_CONSIGNE A_
Recopiez le passage du texte sur l'affaire Christian Lacroix depuis « Par arrêt du » jusqu'à « titre de marque. » inclus.
_CONSIGNE B_
Répondez à chacune des questions suivantes d'après le texte sur l'affaire Christian Lacroix.
(i) En quelle année le couturier a-t-il cédé la marque verbale française CHRISTIAN LACROIX à la société ?
(ii) Sous quelle dénomination la société Sicis SRL a-t-elle conçu sa collection de meubles ?
(iii) À quelle date la Cour de cassation a-t-elle rendu son arrêt ?
_CONSIGNE C_
Indiquez si chacune des affirmations ci-dessous concorde avec le texte sur l'affaire Christian Lacroix, en citant les mots qui permettent de trancher.
(i) Le couturier a mis fin à sa collaboration avec la société en 2009.
(ii) La Cour de cassation a censuré le raisonnement de la cour d'appel sur la contrefaçon de marque.
(iii) Selon la cour d'appel, les meubles et les tissus visés par la marque s'adressent à la même clientèle.

_EXTRAIT DU DOCUMENT_
——————————

La Cour de cassation a apporté des précisions en matière de nullité de la marque dans l’affaire Christian Lacroix.
Les faits
Cette affaire oppose une nouvelle fois un créateur célèbre et son ancienne société au sujet de l’utilisation d’un patronyme devenu marque célèbre.
La société Christian Lacroix a, durant de nombreuses années, collaboré avec le célèbre couturier français, lequel lui a cédé, en 1987, la marque verbale française CHRISTIAN LACROIX n°1 399 703 protégée pour les vêtements, tissus et produits textiles, couvertures de lit et de table et linge de maison. Parallèlement, celui-ci autorisait la société à faire usage de son nom patronymique pour exercer des activités commerciales ainsi que pour déposer ou étendre la protection de la marque CHRISTIAN LACROIX.
En 2008, la société Christian Lacroix dépose une marque verbale communautaire CHRISTIAN LACROIX n°7 237 761 pour désigner les vêtements et les revêtements pour les sols et les murs. Le couturier cesse sa collaboration avec la société en 2009.
En février 2011, la société Christian Lacroix découvre que la société Sicis SRL a conçu une collection de meubles sous la dénomination « Designed by Mr Christian Lacroix », lesquels sont distribués en France par la société Sicis France.
Elle met donc en demeure les sociétés Sicis de cesser toute communication commerciale sous cette dénomination. Ces dernières objectent que la société Christian Lacroix n’est titulaire d’aucune marque couvrant le mobilier en classe 20.
En juin 2011, la société Christian Lacroix dépose la marque communautaire CHRISTIAN LACROIX n°10 014 471 désignant les meubles et fait procéder à une saisie-contrefaçon sur la base de cette demande d’enregistrement. Elle assigne ensuite les sociétés Sicis en contrefaçon de marque et atteinte à la marque de renommée.
Le couturier et la société XCLX, partenaires des sociétés Sicis, interviennent à l’instance et soulèvent la nullité de la marque communautaire CHRISTIAN LACROIX n°7 237 761 et de la marque n°10 014 471.
Le Tribunal de grande instance de Paris (1), puis la Cour d’appel, prononcent la nullité des deux marques (2) et rejettent les demandes formées au titre de la contrefaçon de marque et de l’atteinte à la marque de renommée.
Par arrêt du 8 février 2017, la Cour de cassation valide le raisonnement sur la contrefaçon de marque et l’atteinte à la marque de renommée mais censure l’arrêt de la cour d’appel (3) sur le terrain contractuel.
Cette décision, classique sur le terrain de la contrefaçon de marque, apporte un éclairage intéressant sur l’appréciation de la renommée d’une marque, du dépôt frauduleux et de l’étendue de l’autorisation d’usage d’un patronyme à titre de marque.
Absence de contrefaçon et de renommée
La cour d’appel avait rejeté la demande en contrefaçon de la marque CHRISTIAN LACROIX n°1 399 703 faute de similitude entre les luminaires et meubles commercialisés par Sicis France, qui sont des produits finis aux fonctions précises et utilisables immédiatement, et les tissus et produits textiles visés par la marque, qui constituent des produits intermédiaires destinés à être transformés. N’étant pas destinés à la même clientèle et n’empruntant pas les mêmes canaux de distribution, elle en déduit que les produits en comparaison ne sont ni similaires, ni complémentaires.

——————————

_DONNÉES ENREGISTRÉES_

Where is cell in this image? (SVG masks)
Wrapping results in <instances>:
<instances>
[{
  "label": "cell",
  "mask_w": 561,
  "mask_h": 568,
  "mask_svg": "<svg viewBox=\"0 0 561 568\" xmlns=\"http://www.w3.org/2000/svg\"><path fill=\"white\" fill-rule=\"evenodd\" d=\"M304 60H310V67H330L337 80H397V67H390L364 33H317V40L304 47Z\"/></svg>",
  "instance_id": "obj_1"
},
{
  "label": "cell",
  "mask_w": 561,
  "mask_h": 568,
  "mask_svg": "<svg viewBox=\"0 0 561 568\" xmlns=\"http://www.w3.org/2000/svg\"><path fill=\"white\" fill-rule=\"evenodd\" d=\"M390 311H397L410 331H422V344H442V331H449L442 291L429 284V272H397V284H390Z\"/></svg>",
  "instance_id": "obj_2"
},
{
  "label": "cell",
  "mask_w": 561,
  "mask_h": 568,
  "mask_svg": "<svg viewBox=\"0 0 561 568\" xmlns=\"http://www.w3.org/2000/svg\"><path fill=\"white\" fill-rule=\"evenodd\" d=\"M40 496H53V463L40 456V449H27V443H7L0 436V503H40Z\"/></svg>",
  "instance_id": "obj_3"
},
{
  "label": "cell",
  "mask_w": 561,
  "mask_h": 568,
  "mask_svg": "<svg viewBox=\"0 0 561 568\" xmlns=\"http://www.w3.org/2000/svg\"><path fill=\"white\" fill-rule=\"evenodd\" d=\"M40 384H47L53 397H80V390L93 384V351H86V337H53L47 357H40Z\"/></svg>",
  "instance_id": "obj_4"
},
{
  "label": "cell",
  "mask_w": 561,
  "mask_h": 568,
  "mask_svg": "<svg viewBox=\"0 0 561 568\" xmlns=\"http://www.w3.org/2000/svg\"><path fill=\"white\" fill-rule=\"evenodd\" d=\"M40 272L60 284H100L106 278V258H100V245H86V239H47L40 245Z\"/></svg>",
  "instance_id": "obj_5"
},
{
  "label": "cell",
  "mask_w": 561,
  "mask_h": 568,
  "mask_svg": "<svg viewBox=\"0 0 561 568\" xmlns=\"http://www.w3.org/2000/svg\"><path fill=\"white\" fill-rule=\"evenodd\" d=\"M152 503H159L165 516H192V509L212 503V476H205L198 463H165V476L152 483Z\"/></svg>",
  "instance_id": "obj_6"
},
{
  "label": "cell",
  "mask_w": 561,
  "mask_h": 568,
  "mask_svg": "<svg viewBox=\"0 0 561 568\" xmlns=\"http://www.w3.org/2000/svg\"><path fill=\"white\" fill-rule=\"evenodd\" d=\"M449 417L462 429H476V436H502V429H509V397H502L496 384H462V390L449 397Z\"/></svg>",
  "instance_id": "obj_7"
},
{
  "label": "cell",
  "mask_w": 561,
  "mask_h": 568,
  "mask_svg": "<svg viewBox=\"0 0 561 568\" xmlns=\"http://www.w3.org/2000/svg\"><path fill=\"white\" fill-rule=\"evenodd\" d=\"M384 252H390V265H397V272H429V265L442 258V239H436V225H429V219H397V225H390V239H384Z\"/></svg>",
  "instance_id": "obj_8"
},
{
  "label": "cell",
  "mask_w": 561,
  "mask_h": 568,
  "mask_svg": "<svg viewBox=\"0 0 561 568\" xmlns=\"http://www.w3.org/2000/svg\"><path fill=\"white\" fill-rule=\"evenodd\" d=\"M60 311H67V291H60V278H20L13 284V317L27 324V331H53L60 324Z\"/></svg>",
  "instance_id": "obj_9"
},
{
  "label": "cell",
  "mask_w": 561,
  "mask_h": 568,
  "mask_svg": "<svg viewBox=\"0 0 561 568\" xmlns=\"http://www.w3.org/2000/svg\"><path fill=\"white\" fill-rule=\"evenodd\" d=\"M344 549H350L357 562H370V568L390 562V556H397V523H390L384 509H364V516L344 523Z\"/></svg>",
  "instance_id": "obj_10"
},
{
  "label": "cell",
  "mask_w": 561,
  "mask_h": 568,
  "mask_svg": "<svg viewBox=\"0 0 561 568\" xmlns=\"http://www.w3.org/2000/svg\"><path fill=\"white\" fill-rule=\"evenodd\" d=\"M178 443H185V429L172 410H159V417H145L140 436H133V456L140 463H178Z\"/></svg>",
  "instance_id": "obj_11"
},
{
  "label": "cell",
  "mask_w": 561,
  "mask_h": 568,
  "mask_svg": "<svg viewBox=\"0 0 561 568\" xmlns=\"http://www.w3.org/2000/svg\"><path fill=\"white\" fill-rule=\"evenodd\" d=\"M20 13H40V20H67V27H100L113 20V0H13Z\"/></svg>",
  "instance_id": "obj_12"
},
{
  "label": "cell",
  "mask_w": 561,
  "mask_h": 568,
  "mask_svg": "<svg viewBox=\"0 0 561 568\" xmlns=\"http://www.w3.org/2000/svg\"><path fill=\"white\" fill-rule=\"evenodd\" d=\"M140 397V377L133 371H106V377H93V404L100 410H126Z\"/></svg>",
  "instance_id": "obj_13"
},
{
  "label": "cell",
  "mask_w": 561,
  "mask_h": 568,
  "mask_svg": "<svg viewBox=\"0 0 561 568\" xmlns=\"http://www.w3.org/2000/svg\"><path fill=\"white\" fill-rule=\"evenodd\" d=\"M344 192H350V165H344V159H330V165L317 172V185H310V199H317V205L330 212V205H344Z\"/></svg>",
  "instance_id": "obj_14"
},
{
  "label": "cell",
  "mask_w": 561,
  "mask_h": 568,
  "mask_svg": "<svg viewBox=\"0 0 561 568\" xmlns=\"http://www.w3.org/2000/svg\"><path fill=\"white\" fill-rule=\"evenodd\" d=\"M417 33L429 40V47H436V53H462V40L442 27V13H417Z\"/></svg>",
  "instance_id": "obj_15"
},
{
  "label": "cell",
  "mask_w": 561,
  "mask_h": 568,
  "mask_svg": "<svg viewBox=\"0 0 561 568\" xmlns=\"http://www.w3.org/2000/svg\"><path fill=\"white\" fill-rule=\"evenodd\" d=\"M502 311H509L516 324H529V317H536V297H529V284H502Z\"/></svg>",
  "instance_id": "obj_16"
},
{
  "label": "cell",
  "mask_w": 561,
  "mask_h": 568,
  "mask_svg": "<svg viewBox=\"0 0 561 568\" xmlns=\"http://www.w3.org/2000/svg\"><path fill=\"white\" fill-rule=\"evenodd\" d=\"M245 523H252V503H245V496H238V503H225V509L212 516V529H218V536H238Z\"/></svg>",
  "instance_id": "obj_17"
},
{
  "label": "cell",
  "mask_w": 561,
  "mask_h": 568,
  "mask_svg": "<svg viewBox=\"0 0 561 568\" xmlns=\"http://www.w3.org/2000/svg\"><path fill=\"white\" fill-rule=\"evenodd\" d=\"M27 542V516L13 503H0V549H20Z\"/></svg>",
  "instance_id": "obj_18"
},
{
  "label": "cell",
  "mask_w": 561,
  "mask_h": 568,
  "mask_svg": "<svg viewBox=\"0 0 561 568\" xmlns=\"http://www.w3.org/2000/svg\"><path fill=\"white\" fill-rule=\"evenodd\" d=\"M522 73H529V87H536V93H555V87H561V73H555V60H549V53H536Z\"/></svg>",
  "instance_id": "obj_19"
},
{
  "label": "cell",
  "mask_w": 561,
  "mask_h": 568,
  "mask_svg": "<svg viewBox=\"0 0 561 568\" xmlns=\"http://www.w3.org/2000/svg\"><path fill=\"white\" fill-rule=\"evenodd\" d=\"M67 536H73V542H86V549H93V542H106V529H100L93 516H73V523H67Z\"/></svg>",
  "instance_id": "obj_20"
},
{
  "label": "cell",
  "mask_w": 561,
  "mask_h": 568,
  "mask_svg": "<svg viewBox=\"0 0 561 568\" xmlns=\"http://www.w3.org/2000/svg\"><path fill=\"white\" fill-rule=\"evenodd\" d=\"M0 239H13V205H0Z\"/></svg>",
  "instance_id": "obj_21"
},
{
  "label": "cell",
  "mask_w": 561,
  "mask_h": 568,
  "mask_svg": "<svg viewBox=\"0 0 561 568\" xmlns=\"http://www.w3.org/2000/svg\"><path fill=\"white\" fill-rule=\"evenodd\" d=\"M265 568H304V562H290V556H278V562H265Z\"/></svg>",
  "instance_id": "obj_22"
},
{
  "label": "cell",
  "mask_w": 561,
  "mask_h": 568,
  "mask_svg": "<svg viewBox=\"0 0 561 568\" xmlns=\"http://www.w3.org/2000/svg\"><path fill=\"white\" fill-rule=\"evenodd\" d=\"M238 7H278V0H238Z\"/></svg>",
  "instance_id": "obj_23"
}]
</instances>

——————————

_RÉPONSE ATTENDUE A_
Par arrêt du 8 février 2017, la Cour de cassation valide le raisonnement sur la contrefaçon de marque et l’atteinte à la marque de renommée mais censure l’arrêt de la cour d’appel (3) sur le terrain contractuel.
Cette décision, classique sur le terrain de la contrefaçon de marque, apporte un éclairage intéressant sur l’appréciation de la renommée d’une marque, du dépôt frauduleux et de l’étendue de l’autorisation d’usage d’un patronyme à titre de marque.

_RÉPONSE ATTENDUE B_
(i) En 1987.
(ii) Sous la dénomination « Designed by Mr Christian Lacroix ».
(iii) Le 8 février 2017.

_RÉPONSE ATTENDUE C_
(i) Oui : « Le couturier cesse sa collaboration avec la société en 2009. »
(ii) Non : « la Cour de cassation valide le raisonnement sur la contrefaçon de marque et l’atteinte à la marque de renommée »
(iii) Non : « N’étant pas destinés à la même clientèle et n’empruntant pas les mêmes canaux de distribution »